_SUPPLIED PASSAGE:_
-- Opening Marker --
All of these criticisms have been rebutted, but the core distinction between deontological and utilitarian perspectives persists Citation[14]. For example, one ethical criticism of QALYs is that they are used to choose between people (e.g., those with ‘mild’ and ‘moderate’ Alzheimer’s disease), thus taking away from them their right to make value judgments for themselves, and not to choose between treatments Citation[15]. NICE’s task, in this situation, is to make explicit the social values that underpin any decision it makes, and to make public the trade-off between equity and cost–effectiveness that occurs when treatment is withheld from one group (e.g., those with ‘mild’ dementia) because it appears to be cost ineffective Citation[16].

Engaging with industry & patients

NICE operates a form of deliberative democracy that engages clinicians, researchers, industry, economists and public organizations in an iterative process of decision-making. Although there are some suggestions that the deliberations may favor some interests more than others by structuring debates and the decisions that flow from them Citation[17], there is no doubt that the NICE process is unusually inclusive and transparent. As an example of the inclusivity of its approach, NICE provides guidance to technology manufacturers who provide detailed specification of the requirements of NICE for health outcomes data and economic evaluation Citation[18]. Not surprisingly, this positive approach to industry has benefits for manufacturers. The decisions made by NICE about neuropsychiatric agents, such as the atypical antipsychotics and the cholinesterase inhibitors, have lifted restrictions on their funding and facilitated their wider use. A similar openness to patient opinion also benefits producers of new technologies and treatments. Patient advocacy, by lobby groups, seems to encourage NICE to accept therapies where the evidence base is relatively weak or the CEA unfavorable Citation[19].
-- Closing Marker --
_WORK TASK:_
Using the passage about NICE, answer each question briefly:
(a) What ethical criticism of QALYs does it give as an example?
(b) Which groups does NICE engage in its decision-making process?
(c) Which neuropsychiatric agents does it name?
Rely only on the passage about NICE to answer.

[Data items]
-- Opening Marker --
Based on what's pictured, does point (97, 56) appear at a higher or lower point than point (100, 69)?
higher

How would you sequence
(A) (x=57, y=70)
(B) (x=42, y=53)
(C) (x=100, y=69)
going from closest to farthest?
-- Closing Marker --
_EXERCISE ANSWER:_
(a) QALYs are used to choose between people, such as those with "mild" and "moderate" Alzheimer's disease, which takes away their right to make value judgments for themselves, rather than to choose between treatments.
(b) Clinicians, researchers, industry, economists and public organizations.
(c) The atypical antipsychotics and the cholinesterase inhibitors.